EXTRACT TO READ -
>> Begin

Time: December 13, 3:00 pm - 5:00 pm

Abstract

Human-centric visual understanding is one of the fundamental problems of computer vision and multimedia understanding. With the development of deep learning and multi-modalities analysis techniques, researchers have strived to push the limits of human-centric visual understanding in a wide variety of applications, such as intelligent surveillance, retailing, fashion design, and services. This tutorial will present recent advances under the umbrella of human-centric visual understanding, ranging from the fundamental problems of gait recognition, monocular real-time 3D human recovery, human action understanding, and motion prediction, human action analysis in surveillance videos, finally to multimedia event analysis and understanding in complex scenarios and industrial applications. We will discuss the key problems, common formulations, existing methodologies, real industrial applications, future directions, etc. The views of our tutorial not only come from the research field but also combine the real-world requirements and experiences in the industrial community. Therefore, this tutorial will inspire audiences from the research and industrial community, and facilitate research in computer vision and multimedia for human behavior analysis and human-centric analysis modeling. We held a tutorial on the same topic for the first time in ACM Multimedia Asia 2019, so we mainly introduce our work from 2019 to 2022 in this tutorial.

Organizers

Kun Liu, JD Logistics, Beijing, China

Kun Liu is currently an algorithm researcher at JD Logistics, Beijing, China. He received a Ph.D. degree in computer science from the Beijing University of Posts and Telecommunications in 2021. His current research interests include multimedia content analysis and computer vision, especially human behavior analysis in surveillance videos. He has authored or co-authored more than 10 papers in journals and conferences. Dr. Liu has won 1st Place in Step Ordering Track of CVPR 2020 YouMakeUp VQA Challenge, 1st Place in General Anomaly Detection Track of ACM MM 2020 CitySCENE Anomaly Detection Challenge, 2nd in Part-level Action Parsing Track of ICCV 2021 DeeperAction Challenge, and 2nd prize in No Interaction Track of SAPIEN Open-Source Manipulation Skill Challenge.

Hongsong Wang, Southeast University, Nanjing, China

Hongsong Wang is an Associate Professor with the Department of Computer Science and Engineering, Southeast University, Nanjing, China. He received a Ph.D. degree in Pattern Recognition and Intelligent Systems from the Institute of Automation, University of Chinese Academy of Sciences in 2018. He was a postdoctoral fellow at National University of Singapore in 2019. He was a research associate at Inception Institute of Artificial Intelligence, Abu Dhabi, UAE in 2020. His research interests include action recognition, human motion modeling, object detection, and multi-object tracking.

>> End

Copy the tutorial description word for word, starting at "Kun Liu, JD" and ending at "Manipulation Skill Challenge.". Rely on the tutorial description alone.

SUPPLIED DATA -
>> Begin

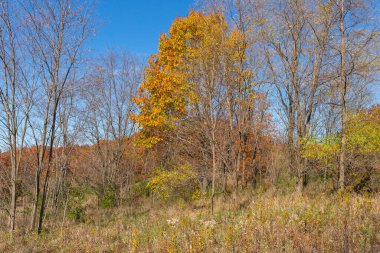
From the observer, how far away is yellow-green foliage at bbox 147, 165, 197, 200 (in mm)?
11891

>> End

EXERCISE ANSWER -
Kun Liu, JD Logistics, Beijing, China

Kun Liu is currently an algorithm researcher at JD Logistics, Beijing, China. He received a Ph.D. degree in computer science from the Beijing University of Posts and Telecommunications in 2021. His current research interests include multimedia content analysis and computer vision, especially human behavior analysis in surveillance videos. He has authored or co-authored more than 10 papers in journals and conferences. Dr. Liu has won 1st Place in Step Ordering Track of CVPR 2020 YouMakeUp VQA Challenge, 1st Place in General Anomaly Detection Track of ACM MM 2020 CitySCENE Anomaly Detection Challenge, 2nd in Part-level Action Parsing Track of ICCV 2021 DeeperAction Challenge, and 2nd prize in No Interaction Track of SAPIEN Open-Source Manipulation Skill Challenge.